WHAT TO DO:
**a.** Answer these from the text on free walking tours in Granada:
(i) How many walking tours does Walk in Granada run?
(ii) What color t-shirts do the Feel the City Tours guides wear?
(iii) Which church does the Sacromonte and The Caves route call the highest in Granada?
**b.** Pick up the text on free walking tours in Granada after its last sentence and write the next part.
::: TEXT SHOWN
Although parts of the city are hilly, resiting the temptation to jump on one of Granada’s tourist buses will prove worth it. The best way to acquaint yourself with this mysterious city is by foot, enabling you to explore the tiniest, most charming backstreets that are inaccesible by car or bus. Unsurprisingly, there is no shortage of superb, free walking tours in Granada, run by guides with intimate local knowledge of its history and customs. Below are the best available and, although there is no formal fee for any of them, it’s worth remembering that a lot of the guides are volunteering their time and knowledge. Tips or donations, therefore, are always welcome at the end of the tour.

Walk in Granada

Market

Offering the most comprehensive coverage of the city for free, Walk in Granada runs three walking tours. The first, called A Historical Tour, takes you around the cathedral and Alcaiceria market then up into the old Arabic quarter of Albaicín. The focus of its narrative is Granada’s great Moorish period and the upheaval of the Christian reconquest in 1492. Next – and requiring a sturdier pair of shoes – is a tour up into the Gypsy flamenco quarter of Sacromonte, exploring a bucolic, cave-dwelling lifestyle that has hardly changed since the 18th century. Finally, it provides a walking tour of Albaicín. Full of local insight, it delves into this neighborhood’s unique ambience, owed in part to dual Moorish and Christian influences.

Feel the City Tours

Market

You cannot miss the irrepressibly cheerful guides from Feel the City Tours on and around Plaza Nueva: dressed in bright purple t-shirts and weilding purple umbrellas advertising their free walking tours, they pull in huge groups of passing tourists. The free route starts at the heart of Granada’s old town center – now a chic shopping area – and takes in the cathedral and the important churches that surround it as well as Plaza Bib-Rambla and the Alcaiceria market – formerly the site of Granada’s Grand Bazaar. Their guides aren’t just notable for their enthusiasm; they’re also highly educated in the subjects relevant to the tours.

Pancho Tours

Church

In addition to the obvious attractions held by the city itself, the countryside surrounding Granada – particularly that which separates Sacromonte from Albaicín – vastly rewards anyone willing to explore it. For this reason, you might want to take Pancho’s ‘Sacromonte and The Caves’ route. Battling the purple-clad guides of Feel the City for customers on Plaza Nueva, their equally eye-catching representatives are dressed in bright orange. Sacromonte and The Caves takes in the scruffy, flamenco-saturated gypsy quarter and looks at its traditional cave dwellings as well as including a mini-trek up to San Miguel Alto, the highest church in Granada. There are few better vantage points from which to take in the vast, wild countryside that surrounds this ancient city.
::::::
::: DATASET EXTRACT
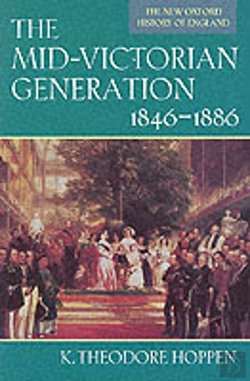 Bertrand.pt - The Mid-Victorian Generation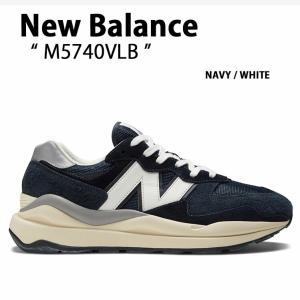 New Balance ニューバランス スニーカー M5740HCA NEWBALANCE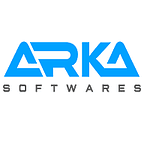 Arka Softwares logo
::::::
ANSWERS FOR THE TASKS:
**a.**
(i) Three.
(ii) Bright purple.
(iii) San Miguel Alto.

**b.**
Follow Me Granada

Also focusing its free walking tours on the monumental city center around Plaza Nueva, the Alcaiceria and the cathedral, Follow Me is operated out of a small, friendly kiosk opposite Santa Ana church at the beginning of the Carrera del Darro. Their guides – who offer tours in both Spanish and English – don’t just take you to the obvious sites, but around the narrow old streets that link them and that often have equally interesting stories to be told. These fun, physically undemanding walks begin every day at 10AM from the fountain on Plaza Isabel la Catolica, one of central Granada’s most attractive squares.

City Tour Granada

Market

Starting where its tourist train-bus stops on Plaza Nueva (a method of touring the city which is to be avoided at all costs, by the way), City Tour’s twice-daily, two-hour explorations of Granada take in the old city center and Albaicín. They concentrate on the two principal religions and cultures that have given all of southern Spain its special character – namely, Christianity and Islam. Perhaps nowhere better is the confluence of the two on display than in the area explored by this tour: right next door to the city’s great cathedral, for example, is the site of its once-enormous Bazaar, where the best silks and spices from north Africa were sold.